(Exercise input Opens)

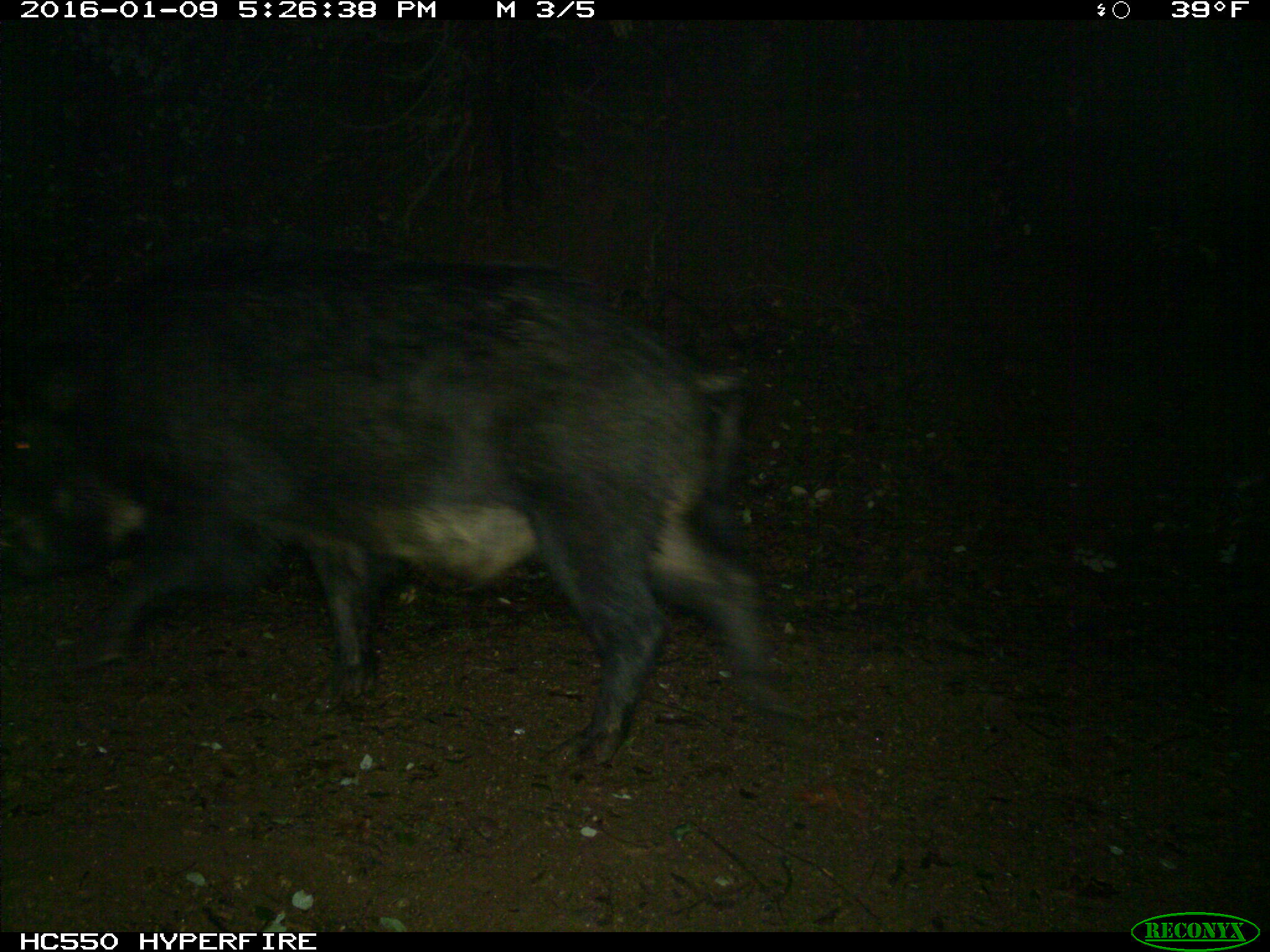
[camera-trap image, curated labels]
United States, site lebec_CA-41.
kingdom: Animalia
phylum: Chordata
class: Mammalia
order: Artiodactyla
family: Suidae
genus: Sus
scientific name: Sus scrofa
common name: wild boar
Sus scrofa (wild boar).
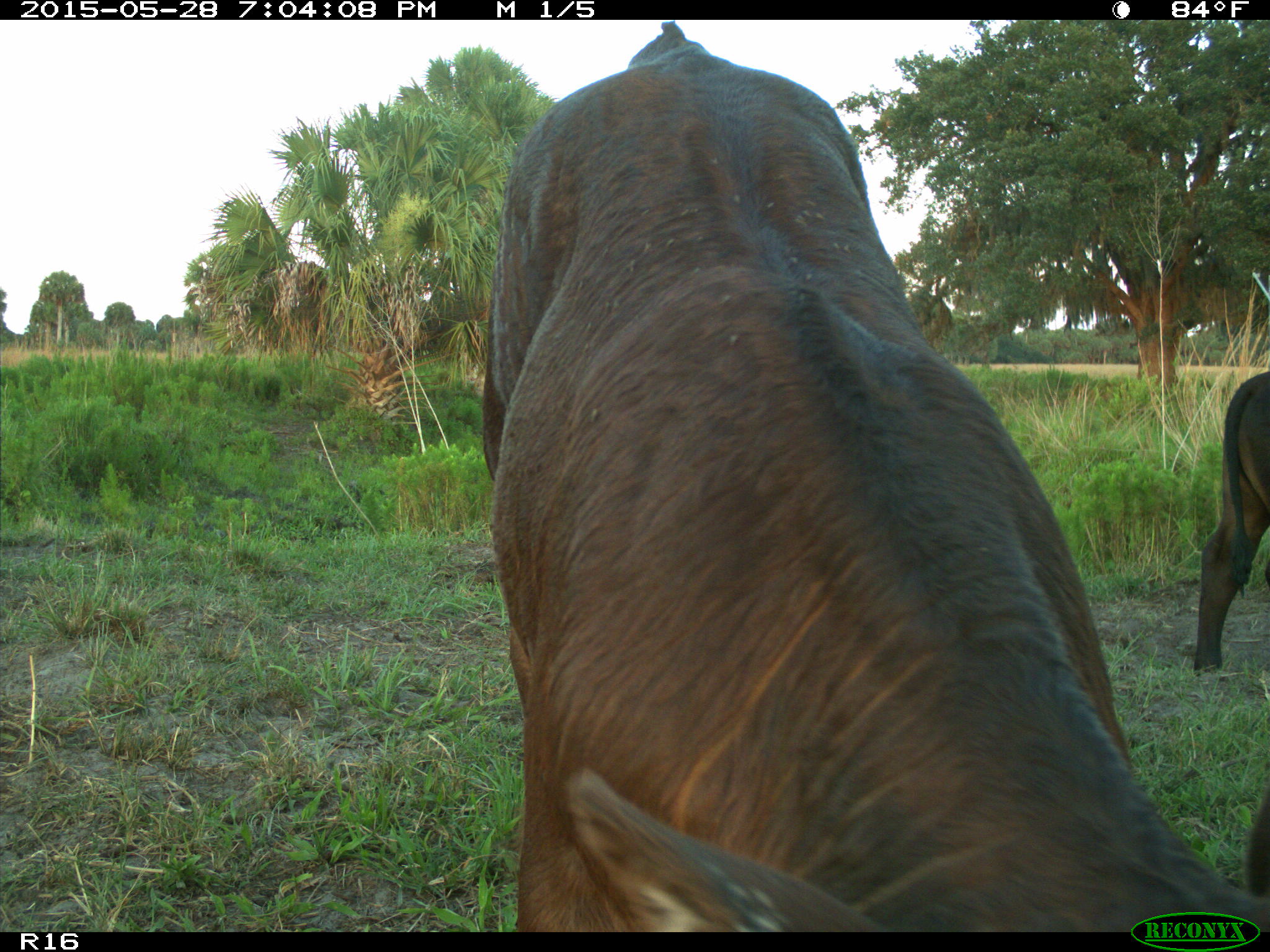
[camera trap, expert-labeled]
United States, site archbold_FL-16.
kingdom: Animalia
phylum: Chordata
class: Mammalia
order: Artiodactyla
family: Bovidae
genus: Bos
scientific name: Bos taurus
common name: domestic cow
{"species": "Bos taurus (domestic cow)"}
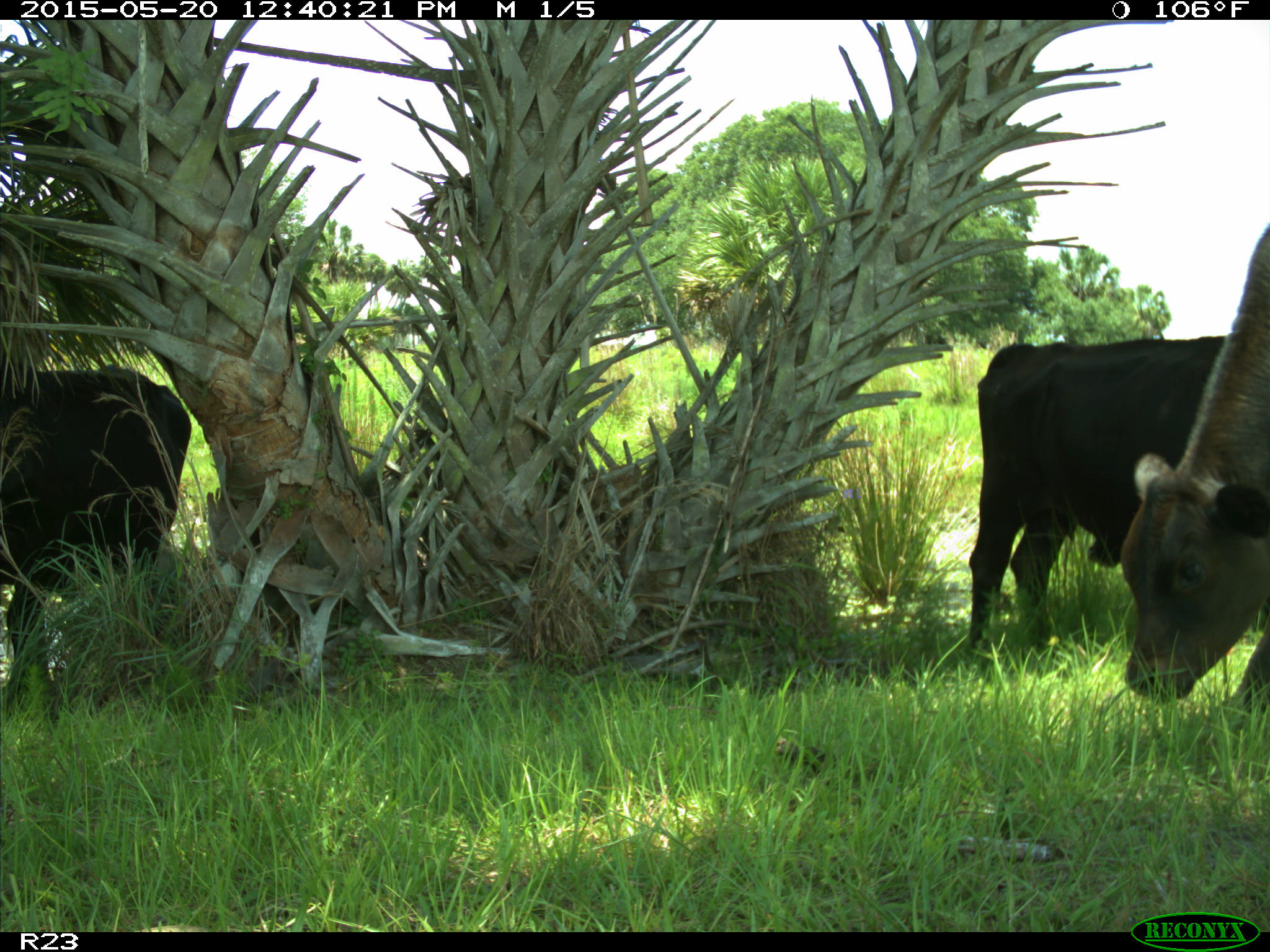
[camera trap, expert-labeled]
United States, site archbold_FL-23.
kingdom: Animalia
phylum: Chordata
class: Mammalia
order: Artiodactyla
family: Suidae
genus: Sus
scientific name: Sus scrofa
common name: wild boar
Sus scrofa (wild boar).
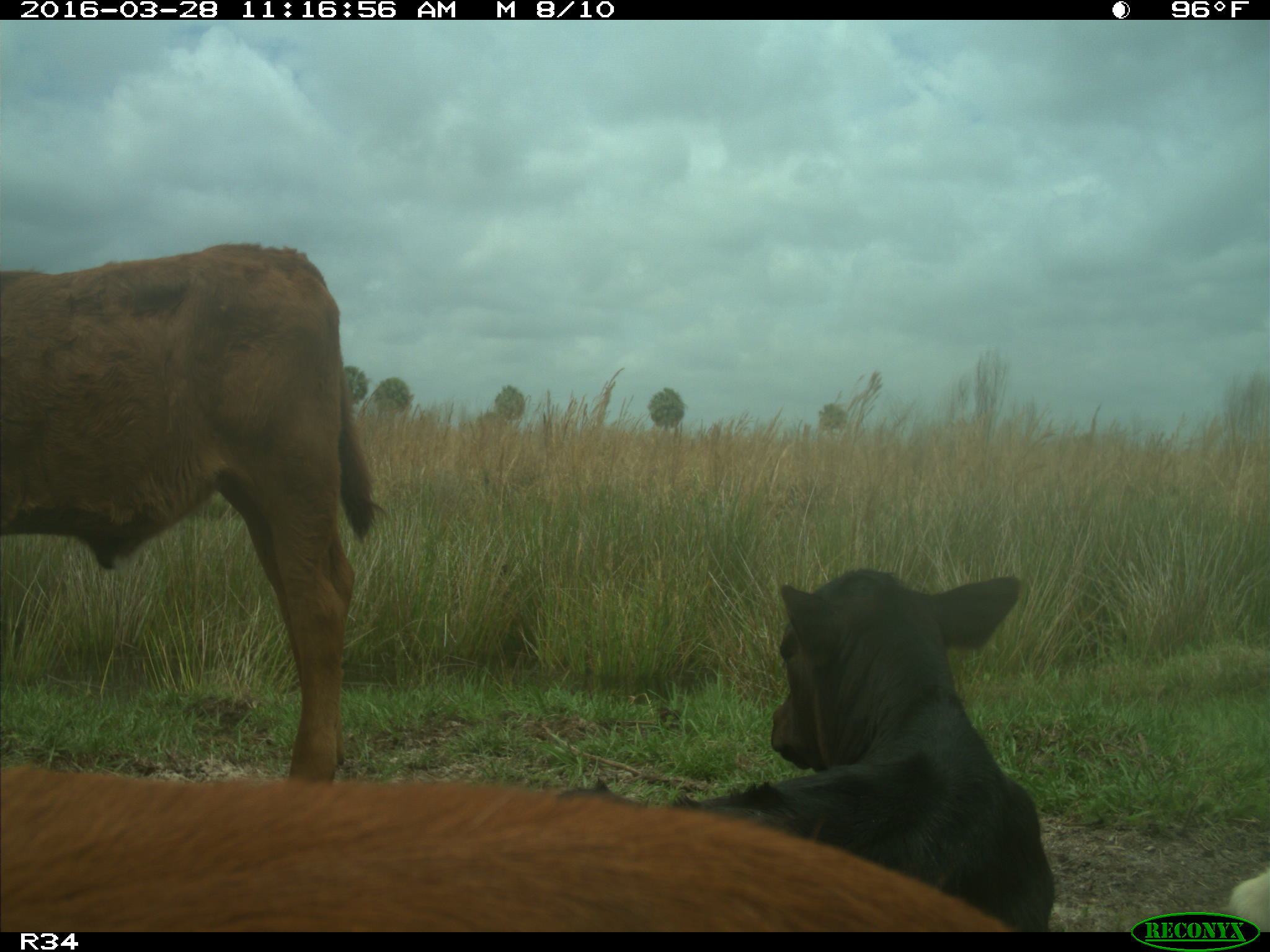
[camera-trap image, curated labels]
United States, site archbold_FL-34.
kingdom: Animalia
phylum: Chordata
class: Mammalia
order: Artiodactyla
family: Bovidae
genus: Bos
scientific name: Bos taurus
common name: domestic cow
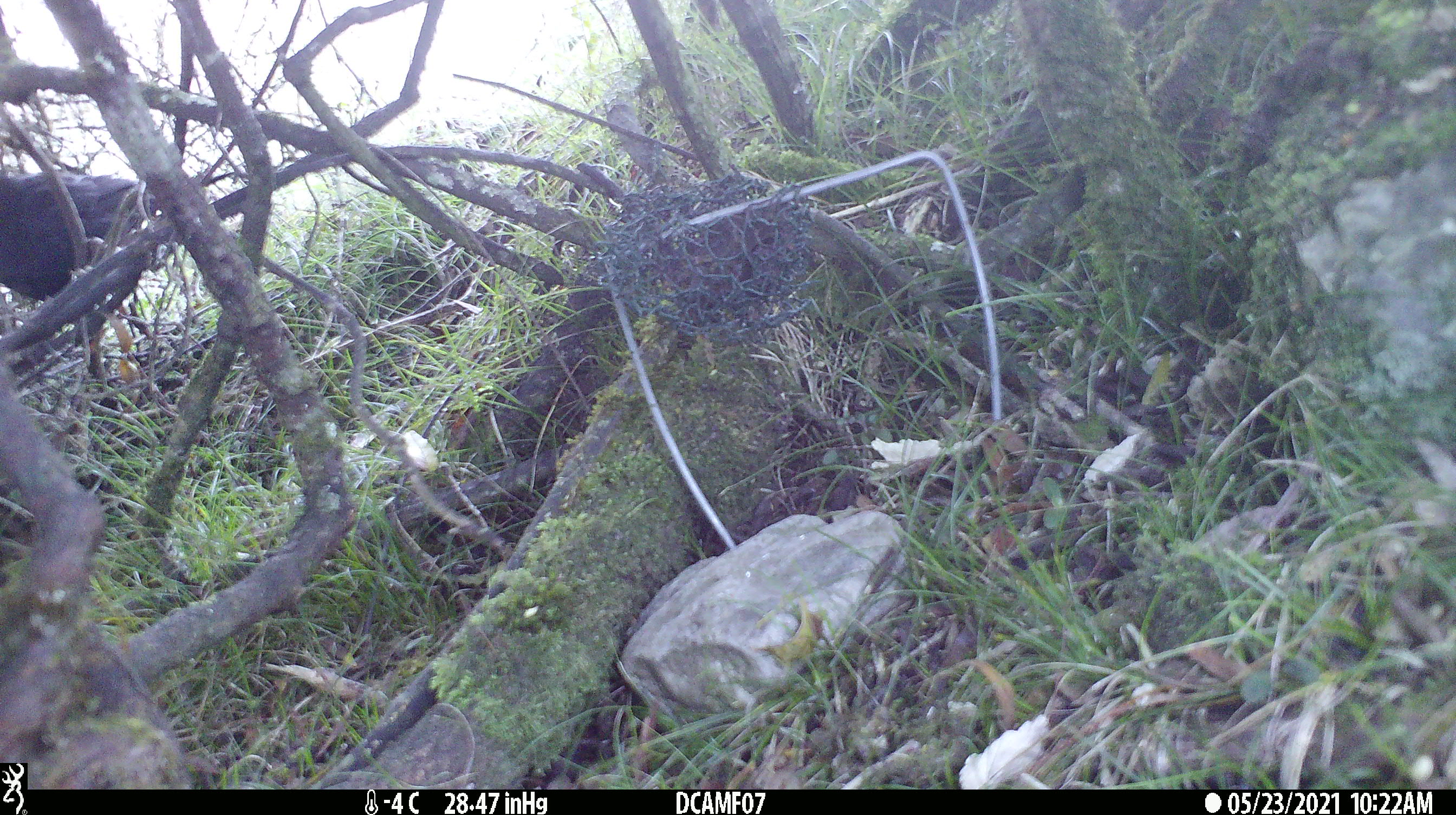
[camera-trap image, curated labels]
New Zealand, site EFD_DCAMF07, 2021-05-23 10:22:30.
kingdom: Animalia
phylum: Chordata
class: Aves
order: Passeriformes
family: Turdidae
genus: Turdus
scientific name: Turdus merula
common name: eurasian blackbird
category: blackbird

(Exercise input Closes)

#### How to complete this task:
Among the records, find each line where the word "United" occurs, and copy it.

#### Written reply:
United States, site lebec_CA-41.
United States, site archbold_FL-16.
United States, site archbold_FL-23.
United States, site archbold_FL-34.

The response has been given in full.